Cyberbullying Detection: A Machine Learning Approach using Social Media Data
Mohammad Zakariya Dr. Nupur Soni
School Of Computer Application Associate Professor
Babu Banarasi Das University, Lucknow,India School Of Computer Application
Babu Banarasi Das University, Lucknow,India
Abstract- In recent years, the prevalence of cyberbullying on social media platforms has grown to such an extent that automated techniques to identify and stop it have become necessary. This study focuses on developing a machine learning-based model that uses text classification techniques to identify occurrences of cyberbullying in social media content. Using a dataset acquired from Kaggle that includes labeled social media data especially associated with different types of cyberbullying, the study uses a supervised learning approach. After preprocessing the dataset to eliminate noise and ensure uniformity, the Term Frequency-Inverse Document Frequency (TF-IDF) approach is used to extract features. Several machine learning algorithms, including Support Vector Machines (SVM), Decision Trees, Random Forests, and Naive Bayes, are trained and evaluated using standard classification metrics, such as accuracy, precision, recall, and F1-score.
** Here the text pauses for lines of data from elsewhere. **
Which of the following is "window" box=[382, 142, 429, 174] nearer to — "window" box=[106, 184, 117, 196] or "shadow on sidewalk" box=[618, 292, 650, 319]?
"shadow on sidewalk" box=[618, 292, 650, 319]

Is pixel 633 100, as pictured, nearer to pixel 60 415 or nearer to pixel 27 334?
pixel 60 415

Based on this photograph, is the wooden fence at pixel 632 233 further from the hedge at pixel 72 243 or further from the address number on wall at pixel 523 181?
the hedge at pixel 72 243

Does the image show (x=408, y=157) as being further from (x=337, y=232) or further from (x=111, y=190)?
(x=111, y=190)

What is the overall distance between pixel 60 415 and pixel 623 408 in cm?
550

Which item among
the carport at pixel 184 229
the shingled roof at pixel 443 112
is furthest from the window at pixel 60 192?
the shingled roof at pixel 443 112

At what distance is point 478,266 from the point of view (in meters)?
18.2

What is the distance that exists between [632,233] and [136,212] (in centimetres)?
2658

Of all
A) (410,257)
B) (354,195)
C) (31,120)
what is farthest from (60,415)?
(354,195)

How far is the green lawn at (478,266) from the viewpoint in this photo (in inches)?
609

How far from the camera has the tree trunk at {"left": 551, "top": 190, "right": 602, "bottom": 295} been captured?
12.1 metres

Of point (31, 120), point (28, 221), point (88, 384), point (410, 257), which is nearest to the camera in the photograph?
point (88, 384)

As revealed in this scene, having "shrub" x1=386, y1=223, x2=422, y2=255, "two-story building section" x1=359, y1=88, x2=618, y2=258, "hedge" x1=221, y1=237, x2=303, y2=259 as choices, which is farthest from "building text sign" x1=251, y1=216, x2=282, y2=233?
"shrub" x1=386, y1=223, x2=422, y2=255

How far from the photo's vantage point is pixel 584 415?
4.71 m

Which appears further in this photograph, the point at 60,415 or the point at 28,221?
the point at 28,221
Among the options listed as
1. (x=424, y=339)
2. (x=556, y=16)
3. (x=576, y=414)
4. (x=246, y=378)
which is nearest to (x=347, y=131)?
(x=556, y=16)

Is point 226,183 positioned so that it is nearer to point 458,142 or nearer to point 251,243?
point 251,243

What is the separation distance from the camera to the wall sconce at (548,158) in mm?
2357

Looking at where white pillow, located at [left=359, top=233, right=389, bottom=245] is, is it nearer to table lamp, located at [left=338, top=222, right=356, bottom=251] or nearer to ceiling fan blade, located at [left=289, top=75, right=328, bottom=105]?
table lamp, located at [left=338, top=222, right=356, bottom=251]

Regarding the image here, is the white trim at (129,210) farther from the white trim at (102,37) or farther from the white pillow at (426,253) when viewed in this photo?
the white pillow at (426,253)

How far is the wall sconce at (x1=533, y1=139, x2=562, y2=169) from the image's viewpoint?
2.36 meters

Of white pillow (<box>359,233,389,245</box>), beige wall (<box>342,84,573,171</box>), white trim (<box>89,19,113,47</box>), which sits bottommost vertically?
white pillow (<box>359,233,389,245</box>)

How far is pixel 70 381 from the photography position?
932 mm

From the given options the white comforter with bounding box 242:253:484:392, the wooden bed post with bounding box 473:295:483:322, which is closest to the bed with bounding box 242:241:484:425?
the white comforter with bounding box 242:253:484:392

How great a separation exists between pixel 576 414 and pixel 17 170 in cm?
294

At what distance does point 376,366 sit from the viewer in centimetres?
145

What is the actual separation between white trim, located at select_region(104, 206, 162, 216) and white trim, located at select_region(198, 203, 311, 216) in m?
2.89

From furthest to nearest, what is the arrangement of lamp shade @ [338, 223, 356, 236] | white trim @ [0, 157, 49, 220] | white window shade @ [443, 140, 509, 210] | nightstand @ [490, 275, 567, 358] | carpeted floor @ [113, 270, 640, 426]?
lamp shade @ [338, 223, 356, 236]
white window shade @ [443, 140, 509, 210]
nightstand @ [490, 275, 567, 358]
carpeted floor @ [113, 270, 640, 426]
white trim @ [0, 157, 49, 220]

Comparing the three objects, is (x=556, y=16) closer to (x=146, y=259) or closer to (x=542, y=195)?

The experimental results show that the SVM model achieves the highest accuracy of 83%, outperforming the other algorithms in classifying both cyberbullying and non-cyberbullying content. The study's findings demonstrate the potential of machine learning techniques in combating cyberbullying on social media by automatically identifying harmful content, thus contributing to creating safer online spaces. The research also highlights challenges in handling imbalanced datasets and the need for further improvements in model performance.
Keywords- Cyberbullying Detection, Machine Learning, Social Media, Text Classification, Supervised Learning, Natural Language Processing (NLP), Term Frequency-Inverse Document Frequency (TF-IDF), Support Vector Machines (SVM), Decision Trees, Random Forests, Naive Bayes, Data Preprocessing, Feature Extraction, Model Evaluation, Imbalanced Dataset.